If that is intended as a contradiction of the fact that others (e.g.Coinnut, Neil, myself ) believe that saturated ground does effect detecting conditions adversely, then I question your wording.

Of course the E-Trac works equally well REGARDLESS of conditions, but the deteriorated conditions affect the transmitted and returned signal, so giving the detector poorer quality 'data' to process.

The E-Trac's excellent capabilities don't change, it was the GROUND's capabilities to mask targets that was cited, and saturated soils do indeed cause problems.

The fact is, mineralized, saturated ground,,,,boggy ground..call it what you may.....does inhibit a target's detectability if the matrix its buried in is other than 'clean' salty, wet sand..

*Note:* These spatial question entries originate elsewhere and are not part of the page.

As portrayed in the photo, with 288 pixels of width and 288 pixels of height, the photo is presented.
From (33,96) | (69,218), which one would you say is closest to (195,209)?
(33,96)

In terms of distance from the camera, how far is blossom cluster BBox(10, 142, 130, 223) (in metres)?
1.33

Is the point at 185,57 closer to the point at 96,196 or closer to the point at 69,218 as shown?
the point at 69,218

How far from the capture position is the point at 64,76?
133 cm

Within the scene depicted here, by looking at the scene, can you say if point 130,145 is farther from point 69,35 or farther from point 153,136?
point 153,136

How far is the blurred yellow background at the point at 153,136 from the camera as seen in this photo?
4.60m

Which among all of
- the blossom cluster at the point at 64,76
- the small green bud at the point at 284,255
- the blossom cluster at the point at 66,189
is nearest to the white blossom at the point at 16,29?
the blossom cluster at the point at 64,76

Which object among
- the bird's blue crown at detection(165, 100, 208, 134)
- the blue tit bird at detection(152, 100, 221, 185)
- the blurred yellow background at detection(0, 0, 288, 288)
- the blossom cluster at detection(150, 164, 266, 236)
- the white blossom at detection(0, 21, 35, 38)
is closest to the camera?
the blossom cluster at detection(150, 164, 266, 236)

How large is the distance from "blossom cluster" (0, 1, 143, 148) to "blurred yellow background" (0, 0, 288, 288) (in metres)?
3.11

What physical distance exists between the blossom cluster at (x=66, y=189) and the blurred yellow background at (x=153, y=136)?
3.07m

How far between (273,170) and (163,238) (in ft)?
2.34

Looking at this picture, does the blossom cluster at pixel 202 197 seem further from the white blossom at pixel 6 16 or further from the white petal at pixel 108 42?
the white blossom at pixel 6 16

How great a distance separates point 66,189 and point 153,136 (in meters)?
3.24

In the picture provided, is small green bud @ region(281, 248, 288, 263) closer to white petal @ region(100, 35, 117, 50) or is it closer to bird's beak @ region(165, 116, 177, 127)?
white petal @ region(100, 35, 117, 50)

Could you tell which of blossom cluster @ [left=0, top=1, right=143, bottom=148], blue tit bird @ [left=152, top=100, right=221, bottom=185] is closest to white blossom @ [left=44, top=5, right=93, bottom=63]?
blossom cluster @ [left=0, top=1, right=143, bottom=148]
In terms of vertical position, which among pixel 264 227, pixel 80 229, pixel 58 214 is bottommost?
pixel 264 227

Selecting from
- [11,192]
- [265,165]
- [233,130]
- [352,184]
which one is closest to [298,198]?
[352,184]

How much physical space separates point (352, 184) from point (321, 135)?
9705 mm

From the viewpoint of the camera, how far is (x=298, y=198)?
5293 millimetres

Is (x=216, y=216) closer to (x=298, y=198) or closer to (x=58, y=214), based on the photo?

The degree to which the ground does so, is related to many factors, some of which I've listed earlier. The target's own characteristics also play their part, as do the frequencies involved.

Interested if you can expand or clarify your thoughts on the subject.

Do you disagree with the list, or the overall suggestions?.............TheMarshall


.
 
I'm not sure about ground moisture, but the FE number DEFINITELY can change from the normal FE 12 line under certain conditions. Our $1 & $2 coins will normally came in around FE 12, 13 & CO 38, 39. Yesterday I dug two $2 coins on a beach which came in at FE 1 CO 40, I thought I must have read to numbers wrong but when I put them back in the sand they came back with the same numbers, checked the hole to make sure something else wasn't in there to confuse things but it was empty. In this case I suspect it was the minerals in the sand making the numbers come up where they did.

So I guess my advice is, DON'T, always assume that goodies will always come up on the FE12 line.